■ Consignes de travail ■
Renvoyez tel quel le passage du texte affiché qui commence aux mots « Alors que les » et se termine après les mots « Sénat fin janvier. ».

■ Texte affiché ■
Alors que les retraites continuent d'agiter le débat politique, quatre jours d'examen sont annoncés au Palais Bourbon en première lecture, autour des promesses d'Emmanuel Macron de bâtir six nouveaux réacteurs EPR à l'horizon 2035, et de lancer des études pour huit autres. Le gouvernement mise sur la technicité du texte et le traditionnel soutien de la droite à l'atome pour une adoption du projet de loi sans trop de difficultés, dans le sillage du très large vote du Sénat fin janvier.

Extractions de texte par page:
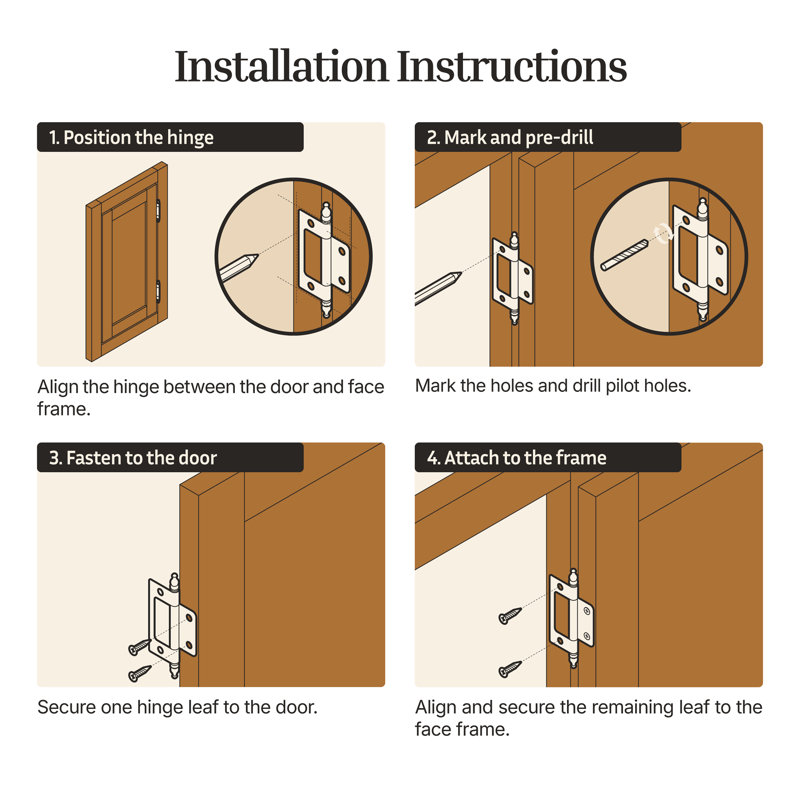 Installation Instructions

1. Position the hinge

Align the hinge between the door and face frame.

2. Mark and pre-drill

Mark the holes and drill pilot holes.

3. Fasten to the door

Secure one hinge leaf to the door.

4. Attach to the frame

Align and secure the remaining leaf to the face frame.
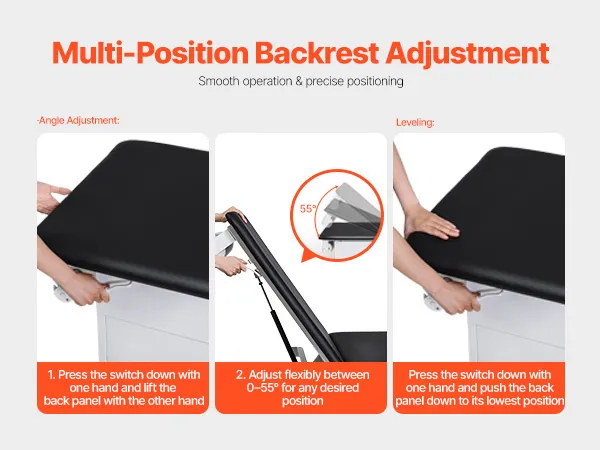 Multi-Position Backrest Adjustment

Smooth operation & precise positioning

-Angle Adjustment:

Leveling:

55°

1. Press the switch down with one hand and lift the back panel with the other hand

2. Adjust flexibly between 0–55° for any desired position

Press the switch down with one hand and push the back panel down to its lowest position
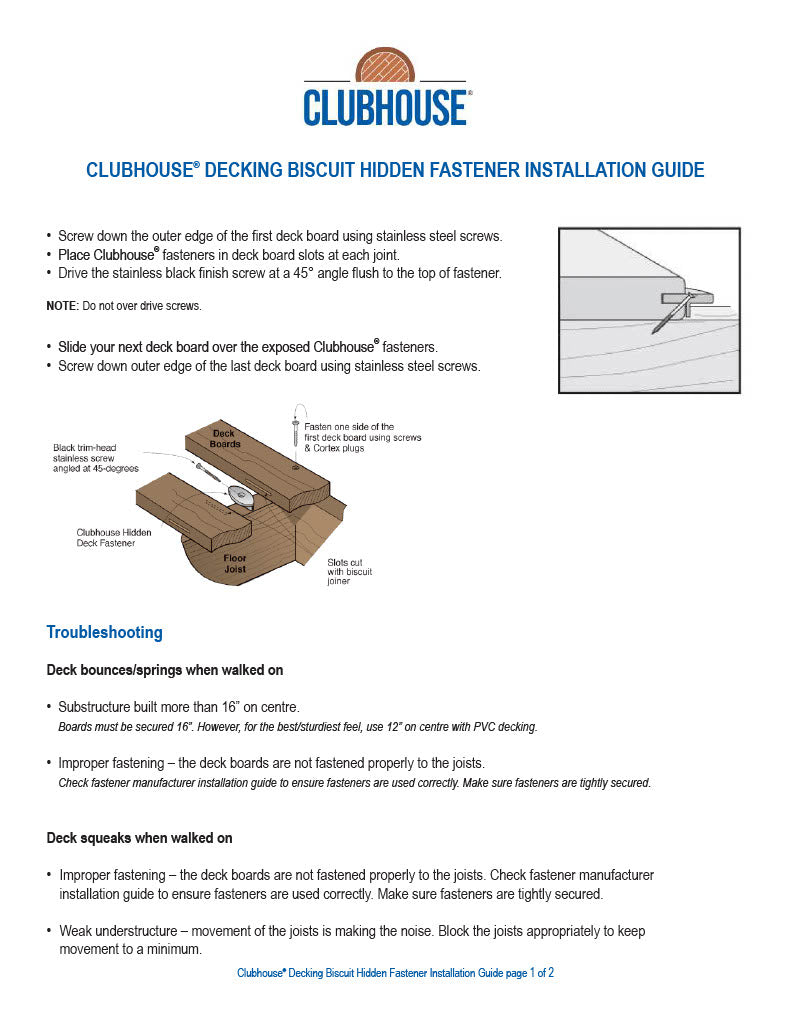 CLUBHOUSE®

CLUBHOUSE® DECKING BISCUIT HIDDEN FASTENER INSTALLATION GUIDE

• Screw down the outer edge of the first deck board using stainless steel screws.
• Place Clubhouse® fasteners in deck board slots at each joint.
• Drive the stainless black finish screw at a 45° angle flush to the top of fastener.

NOTE: Do not over drive screws.

• Slide your next deck board over the exposed Clubhouse® fasteners.
• Screw down outer edge of the last deck board using stainless steel screws.

Black trim-head stainless screw angled at 45-degrees

Deck Boards

Fasten one side of the first deck board using screws & Cortex plugs

Clubhouse Hidden Deck Fastener

Floor Joist

Slots cut with biscuit joiner

Troubleshooting

Deck bounces/springs when walked on

• Substructure built more than 16" on centre.
Boards must be secured 16". However, for the best/sturdiest feel, use 12" on centre with PVC decking.

• Improper fastening – the deck boards are not fastened properly to the joists.
Check fastener manufacturer installation guide to ensure fasteners are used correctly. Make sure fasteners are tightly secured.

Deck squeaks when walked on

• Improper fastening – the deck boards are not fastened properly to the joists. Check fastener manufacturer installation guide to ensure fasteners are used correctly. Make sure fasteners are tightly secured.

• Weak understructure – movement of the joists is making the noise. Block the joists appropriately to keep movement to a minimum.

Clubhouse® Decking Biscuit Hidden Fastener Installation Guide page 1 of 2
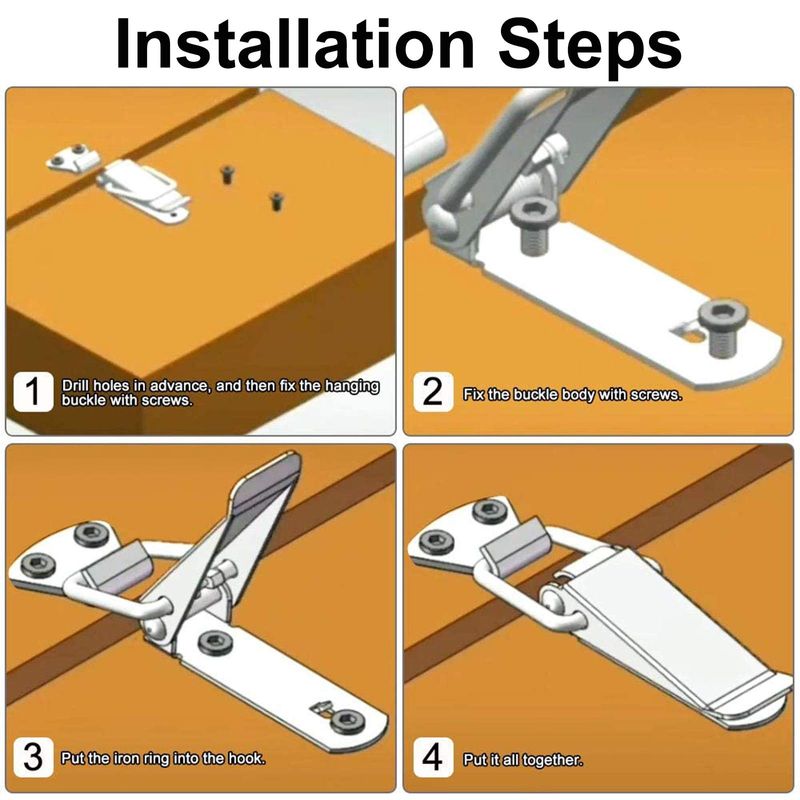 Installation Steps

1 Drill holes in advance, and then fix the hanging buckle with screws.

2 Fix the buckle body with screws.

3 Put the iron ring into the hook.

4 Put it all together.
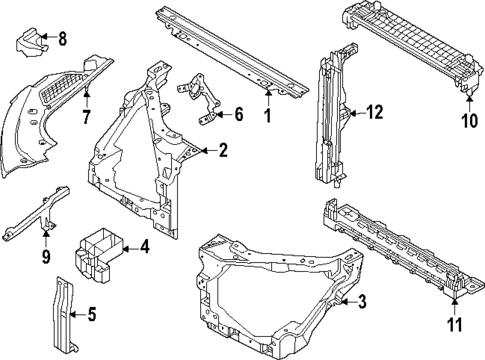 8
7
6
1
12
10
2
9
4
5
3
11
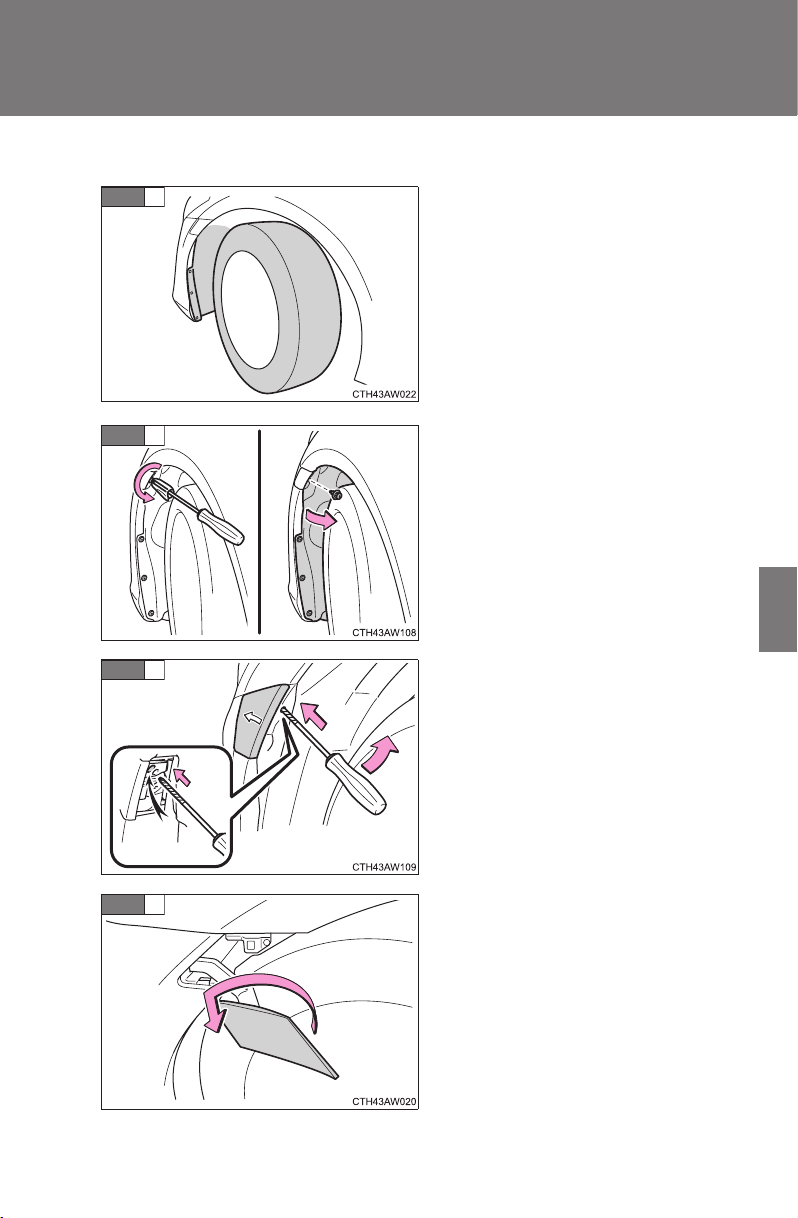 CTH43AW022

CTH43AW108

CTH43AW109

CTH43AW020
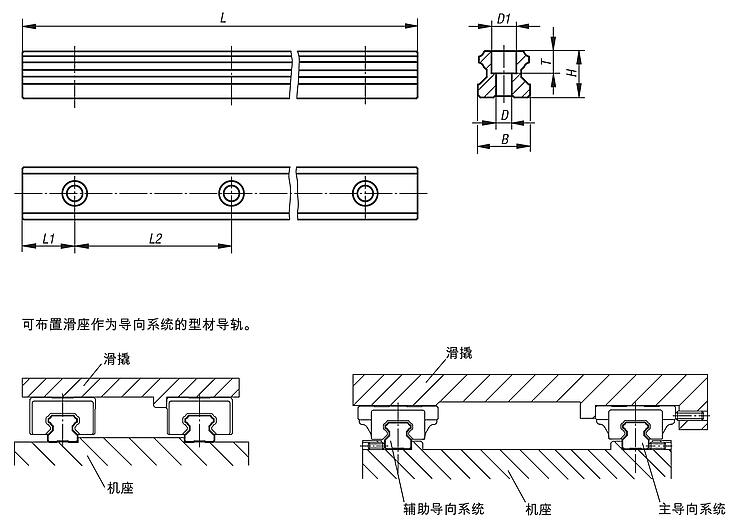 L

D1

T

H

D

B

L1

L2

可布置滑座作为导向系统的型材导轨。

滑撬

机座

滑撬

辅助导向系统

机座

主导向系统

■ Résultat attendu ■
Alors que les retraites continuent d'agiter le débat politique, quatre jours d'examen sont annoncés au Palais Bourbon en première lecture, autour des promesses d'Emmanuel Macron de bâtir six nouveaux réacteurs EPR à l'horizon 2035, et de lancer des études pour huit autres. Le gouvernement mise sur la technicité du texte et le traditionnel soutien de la droite à l'atome pour une adoption du projet de loi sans trop de difficultés, dans le sillage du très large vote du Sénat fin janvier.